A higher herpesviruses burden and CMV seropositivity were associated with obesity traits in childhood.
肥胖的感染源证据正在出现。我们探讨了常见病毒是否与肥胖和代谢特征有关。
我们使用了 Rhea 出生队列中 4 岁和 6 岁随访的横断面(n=674)和前瞻性(n=440)数据。在 4 岁时测量了十种多瘤病毒(BKPyV、JCPyV、KIPyV、WUPyV、HPyV6、HPyV7、TSPyV、MCPyV、HPyV9 和 HPyV10)和四种疱疹病毒(EBV、CMV、HSV-1 和 HSV-2)的 IgG 抗体。4 岁和 6 岁时测量了体重指数、腰围和皮褶厚度。还提供了血清脂质、瘦素和脂联素的数据。使用多变量线性回归模型来探讨关联。

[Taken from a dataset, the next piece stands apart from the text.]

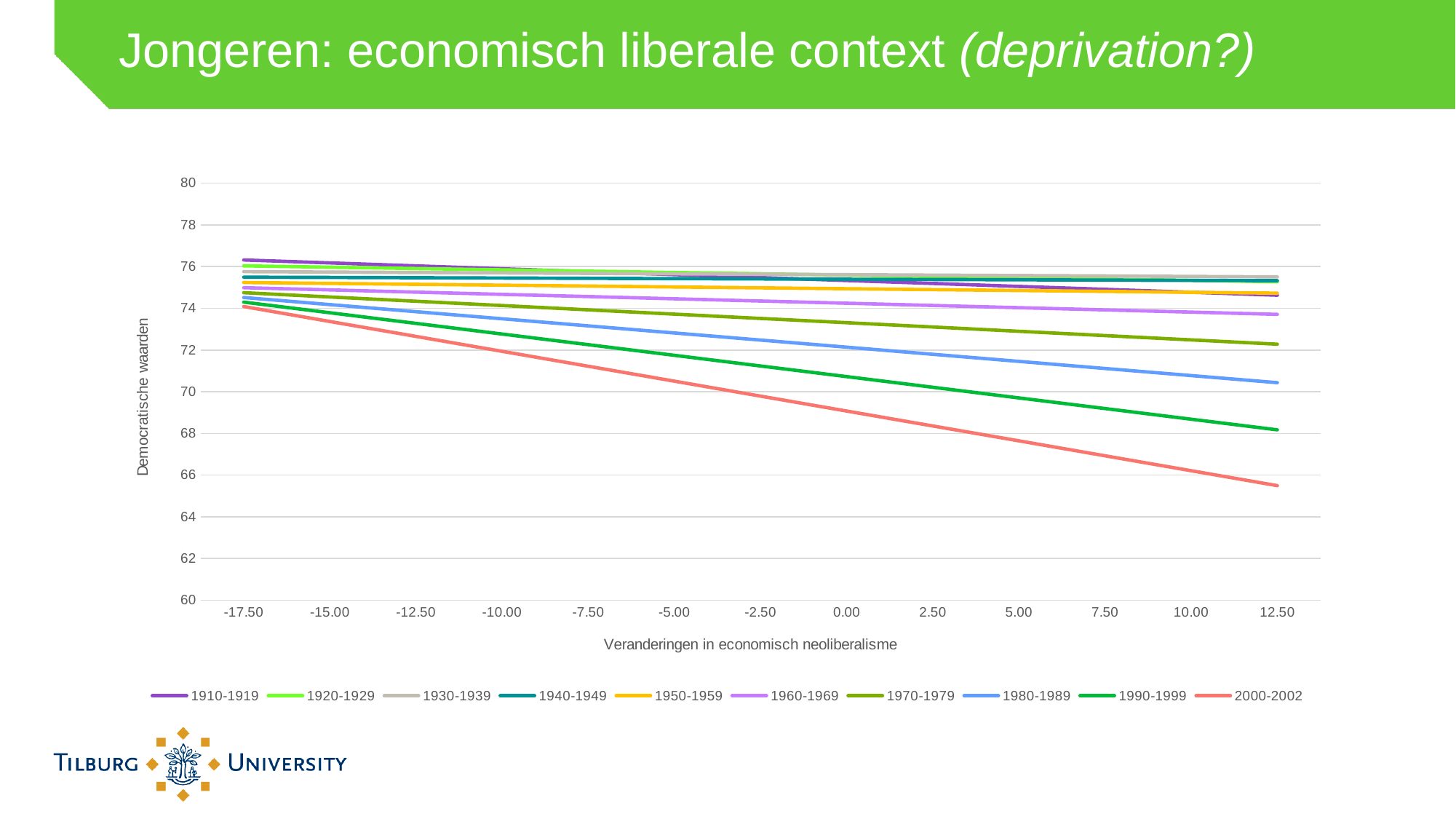
At x = 12.50, is the value for 1990-1999 greater or less than 66? greater How many tick values are shown along the x axis? 13 At x = 12.50, which is larger: the value for 1970-1979 or the value for 1980-1989? 1970-1979 At x = 12.50, is the value for 1980-1989 greater or less than 72? less At x = 12.50, which is larger: the value for 1910-1919 or the value for 2000-2002? 1910-1919 Do the values for the 2000-2002 series rise or fall as the x axis increases? fall At x = 12.50, is the value for 2000-2002 greater or less than 68? less What kind of chart is shown on the slide? line chart How many series does the legend list? 10 Which series has the lowest value at x = 12.50? 2000-2002 Do the values for the 1910-1919 series rise or fall as the x axis increases? fall What is the title of the y axis? Democratische waarden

在 4 岁时,多瘤病毒的血清阳性率从 HPyV9 的 21.0%到 HPyV10 的 82.0%不等。EBV、CMV、HSV-1 和 HSV-2 的血清阳性率分别为 53.0%、26.0%、3.6%和 1.5%。BKPyV 血清阳性与 4 岁时的 BMI 标准差评分较低有关[-0.21(95%CI:-0.39,-0.03)]和 6 岁时的 BMI 标准差评分[-0.27(95%CI:-0.48,-0.05)]、4 岁时的腰围[-1.12cm(95%CI:-2.10,-0.15)]和 6 岁时的腰围[-1.73cm(95%CI:-3.33,-0.12)]、4 岁时的四个皮褶总和[-2.97mm(95%CI:-5.70,-0.24)]和 4 岁时的瘦素水平[比值均数,0.83(95%CI:0.70,0.98)]。CMV 血清阳性与 4 岁时的 BMI 标准差评分较高有关[0.28(95%CI:0.11,0.45)]和 6 岁时的 BMI 标准差评分较高[0.24(95%CI:0.03,0.45)]和 6 岁时的四个皮褶总和较高[4.75mm(95%CI:0.67,8.83)]。与“2-3 种疱疹病毒感染”(而非“0 种疱疹病毒感染”)相比,拥有“2-3 种疱疹病毒感染”与 4 岁时的 BMI 标准差评分较高有关[0.32,(95%CI:0.12,0.53)]、腰围[1.22cm(95%CI:0.13,2.31)]和四个皮褶总和较高[3.26mm(95%CI:0.18,6.35)]。多瘤病毒负担与结局无关。
较高的疱疹病毒负担和 CMV 血清阳性与儿童肥胖特征有关。